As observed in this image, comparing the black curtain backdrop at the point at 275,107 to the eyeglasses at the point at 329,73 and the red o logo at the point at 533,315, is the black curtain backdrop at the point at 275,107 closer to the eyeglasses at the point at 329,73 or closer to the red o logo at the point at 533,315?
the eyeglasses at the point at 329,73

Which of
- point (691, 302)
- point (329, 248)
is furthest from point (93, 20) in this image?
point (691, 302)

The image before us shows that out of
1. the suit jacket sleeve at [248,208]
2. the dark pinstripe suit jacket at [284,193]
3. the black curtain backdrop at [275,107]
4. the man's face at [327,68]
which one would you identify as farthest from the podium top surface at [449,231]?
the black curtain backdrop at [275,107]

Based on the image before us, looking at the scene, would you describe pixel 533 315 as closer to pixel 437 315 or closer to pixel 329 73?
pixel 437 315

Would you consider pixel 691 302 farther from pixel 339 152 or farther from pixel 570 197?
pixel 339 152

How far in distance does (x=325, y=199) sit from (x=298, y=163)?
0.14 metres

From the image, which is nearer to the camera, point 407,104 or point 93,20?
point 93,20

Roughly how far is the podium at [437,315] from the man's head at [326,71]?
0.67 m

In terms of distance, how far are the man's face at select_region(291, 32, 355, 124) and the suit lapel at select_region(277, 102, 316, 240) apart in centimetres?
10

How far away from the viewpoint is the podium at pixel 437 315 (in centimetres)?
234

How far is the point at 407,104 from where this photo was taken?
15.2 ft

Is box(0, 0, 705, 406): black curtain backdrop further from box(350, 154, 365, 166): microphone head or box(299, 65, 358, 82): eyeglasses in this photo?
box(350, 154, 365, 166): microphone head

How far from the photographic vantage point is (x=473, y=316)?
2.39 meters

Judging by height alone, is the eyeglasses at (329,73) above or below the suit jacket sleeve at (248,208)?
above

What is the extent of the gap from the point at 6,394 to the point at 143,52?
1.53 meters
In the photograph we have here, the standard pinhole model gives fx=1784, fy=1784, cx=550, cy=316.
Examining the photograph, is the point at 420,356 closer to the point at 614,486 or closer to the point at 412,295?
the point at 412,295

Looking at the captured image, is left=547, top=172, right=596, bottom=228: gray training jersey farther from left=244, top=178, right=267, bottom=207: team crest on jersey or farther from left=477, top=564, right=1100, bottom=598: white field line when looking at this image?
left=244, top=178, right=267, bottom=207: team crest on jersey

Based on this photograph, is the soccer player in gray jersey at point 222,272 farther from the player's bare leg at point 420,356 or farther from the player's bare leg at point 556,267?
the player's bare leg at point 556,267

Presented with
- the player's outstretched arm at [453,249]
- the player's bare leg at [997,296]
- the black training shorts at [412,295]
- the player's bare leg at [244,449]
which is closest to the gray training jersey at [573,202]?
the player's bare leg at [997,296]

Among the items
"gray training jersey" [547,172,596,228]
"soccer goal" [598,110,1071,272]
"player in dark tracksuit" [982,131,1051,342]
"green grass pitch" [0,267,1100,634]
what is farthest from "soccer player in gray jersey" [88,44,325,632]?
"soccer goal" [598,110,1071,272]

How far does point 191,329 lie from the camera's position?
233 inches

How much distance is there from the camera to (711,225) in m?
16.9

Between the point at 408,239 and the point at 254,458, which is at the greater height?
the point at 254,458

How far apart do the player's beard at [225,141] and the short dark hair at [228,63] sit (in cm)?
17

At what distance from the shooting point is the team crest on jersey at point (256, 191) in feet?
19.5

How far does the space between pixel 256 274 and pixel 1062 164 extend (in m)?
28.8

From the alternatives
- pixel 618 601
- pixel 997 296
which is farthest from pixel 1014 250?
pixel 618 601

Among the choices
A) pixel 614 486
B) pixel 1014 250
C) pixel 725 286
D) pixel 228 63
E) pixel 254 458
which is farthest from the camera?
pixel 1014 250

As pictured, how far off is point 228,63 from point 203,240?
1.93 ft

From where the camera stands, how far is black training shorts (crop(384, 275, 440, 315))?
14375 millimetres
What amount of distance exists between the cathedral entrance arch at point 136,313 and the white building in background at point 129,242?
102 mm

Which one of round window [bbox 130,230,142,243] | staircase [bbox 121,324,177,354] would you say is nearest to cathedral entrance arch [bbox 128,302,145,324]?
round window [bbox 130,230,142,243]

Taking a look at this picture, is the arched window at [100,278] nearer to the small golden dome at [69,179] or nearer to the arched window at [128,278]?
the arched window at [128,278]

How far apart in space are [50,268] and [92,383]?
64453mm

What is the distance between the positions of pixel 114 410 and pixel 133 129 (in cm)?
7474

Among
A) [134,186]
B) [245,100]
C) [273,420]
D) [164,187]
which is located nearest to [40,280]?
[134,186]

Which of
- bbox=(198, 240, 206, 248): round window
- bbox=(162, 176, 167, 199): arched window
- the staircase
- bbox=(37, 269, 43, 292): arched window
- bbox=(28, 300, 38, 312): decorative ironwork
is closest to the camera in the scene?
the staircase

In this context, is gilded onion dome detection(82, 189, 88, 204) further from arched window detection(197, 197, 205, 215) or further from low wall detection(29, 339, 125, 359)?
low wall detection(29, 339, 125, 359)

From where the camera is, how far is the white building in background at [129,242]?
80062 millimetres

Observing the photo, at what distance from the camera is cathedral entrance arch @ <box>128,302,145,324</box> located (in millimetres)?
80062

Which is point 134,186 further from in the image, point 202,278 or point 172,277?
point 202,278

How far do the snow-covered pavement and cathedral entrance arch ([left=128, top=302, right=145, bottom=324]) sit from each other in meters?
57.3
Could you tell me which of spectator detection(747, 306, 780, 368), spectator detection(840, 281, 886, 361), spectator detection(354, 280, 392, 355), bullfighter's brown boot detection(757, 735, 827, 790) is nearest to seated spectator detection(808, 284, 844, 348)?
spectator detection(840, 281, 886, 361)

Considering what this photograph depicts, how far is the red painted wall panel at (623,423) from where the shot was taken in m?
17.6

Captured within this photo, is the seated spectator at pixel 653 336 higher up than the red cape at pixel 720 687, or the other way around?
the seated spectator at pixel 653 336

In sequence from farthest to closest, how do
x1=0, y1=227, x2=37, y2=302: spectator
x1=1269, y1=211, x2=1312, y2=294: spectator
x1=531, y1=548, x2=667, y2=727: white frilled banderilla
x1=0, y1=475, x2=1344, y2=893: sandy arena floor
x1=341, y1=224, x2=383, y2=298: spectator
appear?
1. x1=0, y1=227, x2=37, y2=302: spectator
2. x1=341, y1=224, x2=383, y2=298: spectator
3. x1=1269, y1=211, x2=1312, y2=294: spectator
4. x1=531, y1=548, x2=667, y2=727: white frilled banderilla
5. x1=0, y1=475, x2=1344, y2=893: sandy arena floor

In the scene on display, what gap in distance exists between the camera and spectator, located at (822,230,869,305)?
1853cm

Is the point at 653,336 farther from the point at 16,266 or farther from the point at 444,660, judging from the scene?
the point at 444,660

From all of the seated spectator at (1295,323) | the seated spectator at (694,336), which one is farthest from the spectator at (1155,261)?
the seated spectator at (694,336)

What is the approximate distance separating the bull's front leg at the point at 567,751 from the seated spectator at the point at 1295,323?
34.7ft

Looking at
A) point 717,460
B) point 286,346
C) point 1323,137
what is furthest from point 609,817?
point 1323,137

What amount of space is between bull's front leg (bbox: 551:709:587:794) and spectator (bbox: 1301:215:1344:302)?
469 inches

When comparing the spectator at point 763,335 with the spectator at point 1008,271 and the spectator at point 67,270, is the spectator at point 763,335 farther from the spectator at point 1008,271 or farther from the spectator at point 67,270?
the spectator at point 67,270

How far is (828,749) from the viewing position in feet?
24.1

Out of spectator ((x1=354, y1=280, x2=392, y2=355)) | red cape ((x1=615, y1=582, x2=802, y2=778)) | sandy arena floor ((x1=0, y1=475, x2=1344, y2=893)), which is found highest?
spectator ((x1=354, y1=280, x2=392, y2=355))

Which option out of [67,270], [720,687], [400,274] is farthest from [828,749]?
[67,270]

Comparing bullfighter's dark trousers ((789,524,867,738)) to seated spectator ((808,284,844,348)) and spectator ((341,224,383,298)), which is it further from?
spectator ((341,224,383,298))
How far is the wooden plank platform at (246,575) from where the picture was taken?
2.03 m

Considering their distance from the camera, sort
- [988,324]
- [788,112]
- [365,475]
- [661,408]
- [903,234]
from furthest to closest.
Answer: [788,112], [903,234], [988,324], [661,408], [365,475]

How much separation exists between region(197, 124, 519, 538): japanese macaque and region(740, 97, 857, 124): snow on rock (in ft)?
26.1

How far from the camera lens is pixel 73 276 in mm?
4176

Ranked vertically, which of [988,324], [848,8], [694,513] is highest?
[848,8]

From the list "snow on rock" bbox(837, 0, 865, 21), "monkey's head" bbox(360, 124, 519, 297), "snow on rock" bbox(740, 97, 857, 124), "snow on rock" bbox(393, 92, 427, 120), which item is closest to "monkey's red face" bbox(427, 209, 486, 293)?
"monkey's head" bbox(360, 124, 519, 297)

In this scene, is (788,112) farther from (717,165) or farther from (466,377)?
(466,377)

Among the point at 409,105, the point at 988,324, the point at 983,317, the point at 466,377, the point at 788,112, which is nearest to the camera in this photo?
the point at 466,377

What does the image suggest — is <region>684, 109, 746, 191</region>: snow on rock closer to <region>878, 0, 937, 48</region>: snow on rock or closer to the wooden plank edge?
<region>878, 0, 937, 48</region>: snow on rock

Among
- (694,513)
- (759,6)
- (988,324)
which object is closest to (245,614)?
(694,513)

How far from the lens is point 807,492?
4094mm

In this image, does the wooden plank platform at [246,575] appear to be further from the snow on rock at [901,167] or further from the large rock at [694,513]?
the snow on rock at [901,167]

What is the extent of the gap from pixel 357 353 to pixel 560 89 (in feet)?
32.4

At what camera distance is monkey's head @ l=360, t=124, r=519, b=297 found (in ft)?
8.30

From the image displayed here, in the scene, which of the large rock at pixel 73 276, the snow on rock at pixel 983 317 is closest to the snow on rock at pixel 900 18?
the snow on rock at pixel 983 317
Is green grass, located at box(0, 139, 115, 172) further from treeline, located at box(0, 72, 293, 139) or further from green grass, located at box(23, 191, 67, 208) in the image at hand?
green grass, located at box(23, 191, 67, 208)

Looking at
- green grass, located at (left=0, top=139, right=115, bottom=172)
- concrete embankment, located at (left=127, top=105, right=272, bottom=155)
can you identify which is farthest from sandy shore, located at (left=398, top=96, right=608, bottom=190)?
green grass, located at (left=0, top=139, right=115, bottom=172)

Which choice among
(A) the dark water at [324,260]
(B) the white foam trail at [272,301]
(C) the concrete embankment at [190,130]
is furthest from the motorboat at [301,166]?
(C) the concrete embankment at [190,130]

STATED TASK: From the line that contains "What does the" down to the last line of the listing above, repeat each line exactly, and include nothing else.

RESPONSE TO THIS TASK:
What does the image suggest — is <region>684, 109, 746, 191</region>: snow on rock closer to <region>878, 0, 937, 48</region>: snow on rock or closer to the wooden plank edge?
<region>878, 0, 937, 48</region>: snow on rock

Among
- (694,513)
- (759,6)
- (988,324)
which object is closest to (245,614)?
(694,513)

How far from the lens is point 807,492?
4094mm

In this image, does the wooden plank platform at [246,575] appear to be further from the snow on rock at [901,167] or further from the large rock at [694,513]?
the snow on rock at [901,167]

What is the extent of the gap from pixel 357 353 to pixel 560 89 (in feet)?
32.4

At what camera distance is monkey's head @ l=360, t=124, r=519, b=297 found (in ft)?
8.30

From the image displayed here, in the scene, which of the large rock at pixel 73 276, the snow on rock at pixel 983 317 is closest to the snow on rock at pixel 900 18?
the snow on rock at pixel 983 317
Is green grass, located at box(0, 139, 115, 172) further from treeline, located at box(0, 72, 293, 139) or further from green grass, located at box(23, 191, 67, 208) in the image at hand?
green grass, located at box(23, 191, 67, 208)

Looking at
- green grass, located at (left=0, top=139, right=115, bottom=172)
- concrete embankment, located at (left=127, top=105, right=272, bottom=155)
can you identify which is farthest from sandy shore, located at (left=398, top=96, right=608, bottom=190)?
green grass, located at (left=0, top=139, right=115, bottom=172)

Which choice among
(A) the dark water at [324,260]
(B) the white foam trail at [272,301]
(C) the concrete embankment at [190,130]
is furthest from the motorboat at [301,166]?
(C) the concrete embankment at [190,130]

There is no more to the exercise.